C'était la première fois. Il regardait le visage de Maou, à sa gauche, devenant peu à peu un pur profil contre l'éclat du ciel et de la mer. Il pensait que c'était cela, c'était la première fois. Et, en même temps, il ne pouvait pas comprendre pourquoi, cela serrait sa gorge et faisait battre son cœur plus fort, et mettait des larmes dans ses yeux, parce que c'était aussi la dernière fois. Ils s'en allaient, jamais plus rien ne serait comme autrefois. Au bout du sillage blanc, la bande de terre s'effaçait. La boue de l'estuaire tout d'un coup avait laissé apparaître le bleu profond de la mer. Les langues de sable hérissées de roseaux, où les huttes des pêcheurs paraissaient des jouets, et toutes ces formes étranges des rivages, tours, balises, nasses, carrières, blockhaus, tout s'était perdu dans le mouvement de la mer, s'était noyé dans la marée.

Extrait

L'Afrique brûle comme un secret, comme une fièvre. Geoffroy Allen ne peut pas détacher son regard, un seul instant, il ne peut pas rêver d'autre rêve. C'est le visage sculpté des marques itsi, le visage masqué des Umundri. Sur les quais d'Onitsha, le matin, ils attendent, immobiles, en équilibre sur une jambe, pareils à des statues brûlées, les envoyés de Chuku sur la terre.

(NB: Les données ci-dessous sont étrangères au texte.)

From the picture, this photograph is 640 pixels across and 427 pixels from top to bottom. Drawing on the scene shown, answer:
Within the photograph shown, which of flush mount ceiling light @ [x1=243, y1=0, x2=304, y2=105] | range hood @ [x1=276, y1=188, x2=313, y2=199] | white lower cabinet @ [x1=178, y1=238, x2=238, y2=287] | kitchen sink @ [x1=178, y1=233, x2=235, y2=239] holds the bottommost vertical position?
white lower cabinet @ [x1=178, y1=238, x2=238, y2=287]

C'est pour eux que Geoffroy est resté dans cette ville, malgré l'horreur que lui ins­pirent les bureaux de la United Africa, mal­gré le Club, malgré le Résident Rally et sa femme, leurs chiens qui ne mangent que du filet de bœuf et qui dorment sous des moustiquaires. Malgré le climat, malgré la routine du Wharf. Malgré la séparation d'avec Maou, et ce fils né au loin, qu'il n'a pas vu grandir, pour qui il n'est qu'un étranger.

Eux, chaque jour, sur le quai, dès l'aube, attendent on ne sait quoi, une pirogue qui les emmènerait en amont, qui leur apporterait un message mystérieux. Puis ils s'en vont, ils disparaissent, en marchant à tra­vers les hautes herbes, vers l'est, sur les chemins d'Awgu, d'Owerri. Geoffroy essaye de leur parler, quelques mots d'ibo, des phrases en yoruba, en pidgin, et eux, tou­jours silencieux, non pas hautains, mais absents, disparaissant vite à la file indienne le long du fleuve, se perdant dans les hautes herbes jaunies par la sécheresse. Eux, les Umundri, les Ndinze, les « ancêtres », les « initiés ». Le peuple de Chuku, le soleil, entouré de son halo comme un père est entouré de ses enfants.

C'est le signe itsi. C'est lui que Geoffroy a vu, sur les visages, la première fois qu'il est arrivé à Onitsha. Le signe gravé dans la peau des visages des hommes, comme une écriture sur la pierre. C'est le signe qui est entré en lui, l'a touché au cœur, l'a marqué, lui aussi, sur son visage trop blanc, sur sa peau où manque depuis sa naissance là trace de la brûlure. Mais à présent il ressent cette brûlure, ce secret. Hommes et femmes du peuple Umundri, dans les rues d'Onitsha, ombres absurdes errant dans les allées de poussière rouge, entre les bosquets d'acacia, avec leurs troupeaux de chèvres, leurs chiens. Seuls certains d'entre eux por­tent sur le visage le signe de leur ancêtre Ndri, le signe du soleil.